Il Pd per ora resta freddo. Un tema come quello dell’immunità è tabù in campagna elettorale e sono in molti tra i democratici a dire che «almeno fino alle regionali non se ne farà nulla». In verità, spiega un dirigente, è anche difficile che se ne faccia qualcosa dopo «perché Berlusconi non può accontentarsi dei paletti posti dalla Bongiorno e da Violante. È vero che quei paletti potrebbero poi essere "spostati" in corso di trattativa, ma il premier non sembra disposto a rischiare imprevisti su questo tema». Certo, «Mancino dice sostanzialmente quello che pensano anche Bersani e D’Alema», continua il dirigente Pd, l’esigenza di riequilibrare i rapporti tra politica e magistratura è condivisa anche da parte dei democratici, ma su questo tema il partito potrebbe spaccarsi. Donatella Ferrati è netta: «Certamente da un'intervista come quella della presidente Bongiorno il dato positivo è che si cerca di dare una ragionevolezza all'immunità mettendo dei paletti che in qualche modo tendono a evitare quello che si è verificato con il vecchio articolo 68, ossia quella immunità che era diventata impunità. A quel punto non si può e non si deve ritornare».

In ogni caso, insistono al Nazareno, non è tema da sollevare in campagna elettorale, troppo alto il rischio di passare per ’inciucistì. Basti vedere il commento fatto oggi da Antonio Di Pietro, pure nella sua nuova versione "di governo", all’ipotesi avanzata da Mancino: «Io non voglio mettermi a discutere - dice Di Pietro - della buona fede di Mancino, anzi per essere chiari credo nella sua buona fede. Però credo anche che l’immunità ex articolo 68 così com’era una volta porta all’impunità. Dissento rispettosamente dalle posizioni di Mancino». Parole che hanno spinto lo stesso vice-presidente del Csm ad una precisazione: «Io non propongo l’impunità - ha detto - perché nella mia proposta ci sono parecchi paletti». Peraltro, il dibattito si svolge proprio nel giorno delle nuove accuse di collusioni con la mafia, arrivate da Massimo Ciancimino. Parole che inaspriscono il clima e che fanno dire al ministro Angelino Alfano che «è in corso un tentativo di delegittimare il governo».

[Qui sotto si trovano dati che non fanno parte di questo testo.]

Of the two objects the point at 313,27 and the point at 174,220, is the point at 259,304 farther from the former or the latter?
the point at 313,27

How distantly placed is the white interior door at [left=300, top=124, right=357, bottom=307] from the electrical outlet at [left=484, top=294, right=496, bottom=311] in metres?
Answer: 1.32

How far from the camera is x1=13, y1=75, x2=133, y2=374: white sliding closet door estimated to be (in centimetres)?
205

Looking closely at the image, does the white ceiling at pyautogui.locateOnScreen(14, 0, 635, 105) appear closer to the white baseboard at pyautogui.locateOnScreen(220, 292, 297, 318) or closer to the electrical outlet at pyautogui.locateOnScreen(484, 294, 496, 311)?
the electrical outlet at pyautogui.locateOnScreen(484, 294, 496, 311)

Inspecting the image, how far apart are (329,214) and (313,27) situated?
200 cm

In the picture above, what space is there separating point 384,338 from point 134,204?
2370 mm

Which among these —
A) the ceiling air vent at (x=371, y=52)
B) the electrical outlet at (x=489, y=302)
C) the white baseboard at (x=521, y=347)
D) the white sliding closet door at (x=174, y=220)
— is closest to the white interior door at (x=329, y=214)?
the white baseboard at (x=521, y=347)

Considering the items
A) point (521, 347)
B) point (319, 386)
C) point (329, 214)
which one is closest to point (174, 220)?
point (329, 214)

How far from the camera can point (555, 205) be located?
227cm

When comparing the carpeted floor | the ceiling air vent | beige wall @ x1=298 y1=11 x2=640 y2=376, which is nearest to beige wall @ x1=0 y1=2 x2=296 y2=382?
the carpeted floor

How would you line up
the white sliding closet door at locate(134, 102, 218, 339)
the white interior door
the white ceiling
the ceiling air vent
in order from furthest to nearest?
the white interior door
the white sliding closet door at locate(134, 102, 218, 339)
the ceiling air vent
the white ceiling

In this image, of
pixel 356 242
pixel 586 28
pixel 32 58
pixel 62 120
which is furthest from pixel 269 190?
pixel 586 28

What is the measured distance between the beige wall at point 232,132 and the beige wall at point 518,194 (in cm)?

Di fronte a tutto questo il Pd resta guardingo. Su Ciancimino la linea ufficiale è basso profilo, affidata al responsabile del forum giustizia Andrea Orlando: «Lasciamo lavorare la magistratura, che saprà discernere nelle dichiarazioni di Ciancimino e restituirci un quadro certo su uno dei momenti più difficili e opachi della nostra storia recente». E sempre ad Orlando spetta il compito di parlare sul tema della giustizia: «Mentre chiudono le fabbriche le Camere lavorano solo per salvare Berlusconi. Se la maggioranza vuole affrontare seriamente il tema delle riforme, anche quelle costituzionali necessarie a modernizzare il Paese, sgomberi il tavolo da questi espedienti e non confonda i problemi della giustizia con quelli di Berlusconi».